### SET EXERCISE
Locate the line containing "Out of the objects", then please write out that line and all the lines below it in the entries exactly.
━━ PROVIDED INFORMATION ━━
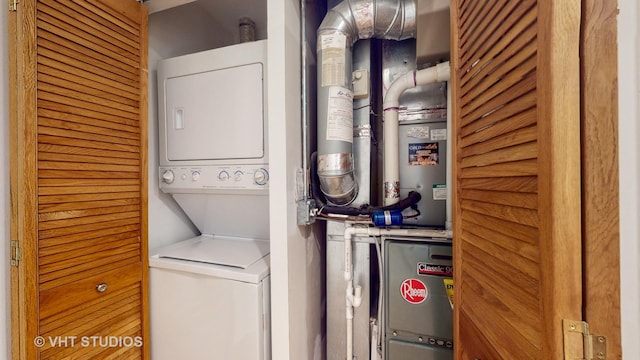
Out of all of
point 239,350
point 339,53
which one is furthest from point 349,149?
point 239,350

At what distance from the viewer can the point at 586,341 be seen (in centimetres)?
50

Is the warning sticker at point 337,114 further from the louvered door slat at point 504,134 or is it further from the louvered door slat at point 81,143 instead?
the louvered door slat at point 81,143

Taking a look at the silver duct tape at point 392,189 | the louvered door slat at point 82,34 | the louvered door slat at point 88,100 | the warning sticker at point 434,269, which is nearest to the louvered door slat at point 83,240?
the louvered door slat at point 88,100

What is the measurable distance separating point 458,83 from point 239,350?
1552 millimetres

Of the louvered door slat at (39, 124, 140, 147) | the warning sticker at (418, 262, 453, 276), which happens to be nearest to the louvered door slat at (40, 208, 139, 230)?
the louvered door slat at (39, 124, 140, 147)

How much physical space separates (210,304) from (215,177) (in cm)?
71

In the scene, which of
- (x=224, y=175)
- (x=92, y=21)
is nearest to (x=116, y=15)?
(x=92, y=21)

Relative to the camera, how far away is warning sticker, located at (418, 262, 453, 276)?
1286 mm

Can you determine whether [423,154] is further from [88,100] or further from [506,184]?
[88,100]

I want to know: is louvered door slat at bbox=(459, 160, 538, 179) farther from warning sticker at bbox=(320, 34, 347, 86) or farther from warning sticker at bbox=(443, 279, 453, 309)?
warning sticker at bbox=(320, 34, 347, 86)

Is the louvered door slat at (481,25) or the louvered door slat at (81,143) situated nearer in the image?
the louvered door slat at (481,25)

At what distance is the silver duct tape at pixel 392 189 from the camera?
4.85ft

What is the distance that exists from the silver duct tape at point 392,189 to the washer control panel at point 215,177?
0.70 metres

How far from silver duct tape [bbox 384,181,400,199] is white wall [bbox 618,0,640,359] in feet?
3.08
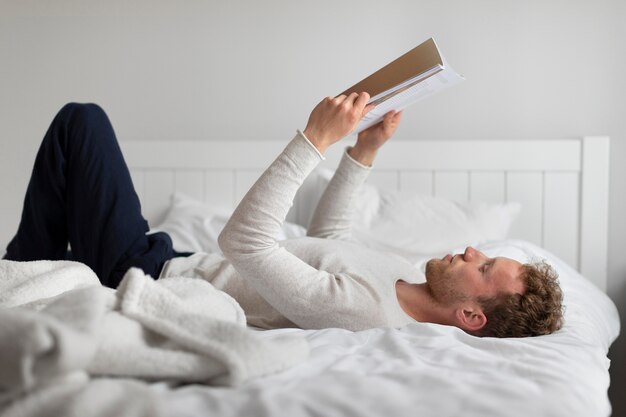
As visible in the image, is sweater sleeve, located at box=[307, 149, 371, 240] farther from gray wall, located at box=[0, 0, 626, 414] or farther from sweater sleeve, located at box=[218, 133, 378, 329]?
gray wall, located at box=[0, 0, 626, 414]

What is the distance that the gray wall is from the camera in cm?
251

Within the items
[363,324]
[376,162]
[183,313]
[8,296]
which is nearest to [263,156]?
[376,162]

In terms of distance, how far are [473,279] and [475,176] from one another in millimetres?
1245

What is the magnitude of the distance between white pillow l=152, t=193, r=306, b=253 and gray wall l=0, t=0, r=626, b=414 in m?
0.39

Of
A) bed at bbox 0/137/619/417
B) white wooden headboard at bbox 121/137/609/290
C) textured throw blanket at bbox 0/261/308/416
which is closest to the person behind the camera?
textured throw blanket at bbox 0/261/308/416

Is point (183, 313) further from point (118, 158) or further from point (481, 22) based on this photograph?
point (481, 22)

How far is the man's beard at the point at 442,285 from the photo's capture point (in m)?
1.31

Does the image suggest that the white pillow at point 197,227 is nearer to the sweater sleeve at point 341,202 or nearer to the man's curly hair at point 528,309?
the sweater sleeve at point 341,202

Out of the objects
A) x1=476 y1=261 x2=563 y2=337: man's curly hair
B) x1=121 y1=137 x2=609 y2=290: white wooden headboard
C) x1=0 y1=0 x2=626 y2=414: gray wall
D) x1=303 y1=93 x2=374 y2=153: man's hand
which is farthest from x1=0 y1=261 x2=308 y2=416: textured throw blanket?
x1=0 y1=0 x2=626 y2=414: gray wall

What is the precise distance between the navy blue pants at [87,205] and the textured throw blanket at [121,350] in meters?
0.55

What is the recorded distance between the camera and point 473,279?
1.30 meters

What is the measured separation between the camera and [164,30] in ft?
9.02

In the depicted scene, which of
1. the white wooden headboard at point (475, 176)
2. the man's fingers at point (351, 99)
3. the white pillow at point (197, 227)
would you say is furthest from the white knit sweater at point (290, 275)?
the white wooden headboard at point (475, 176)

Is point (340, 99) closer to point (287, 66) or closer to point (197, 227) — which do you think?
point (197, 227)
━━━
### TASK ANSWER
Out of the objects
A) x1=476 y1=261 x2=563 y2=337: man's curly hair
B) x1=121 y1=137 x2=609 y2=290: white wooden headboard
C) x1=0 y1=0 x2=626 y2=414: gray wall
D) x1=303 y1=93 x2=374 y2=153: man's hand
which is farthest from x1=0 y1=261 x2=308 y2=416: textured throw blanket?
x1=0 y1=0 x2=626 y2=414: gray wall

What is the precise distance between the navy blue pants at [87,205] and the textured throw blanket at [121,350] in meters?
0.55

What is the recorded distance between the camera and point 473,279?
1.30 meters

What is the measured separation between the camera and [164,30] in ft?
9.02

In the depicted scene, which of
1. the white wooden headboard at point (475, 176)
2. the man's fingers at point (351, 99)
3. the white pillow at point (197, 227)
would you say is furthest from the white knit sweater at point (290, 275)?
the white wooden headboard at point (475, 176)

Is point (340, 99) closer to point (287, 66) or closer to point (197, 227) — which do you think?
point (197, 227)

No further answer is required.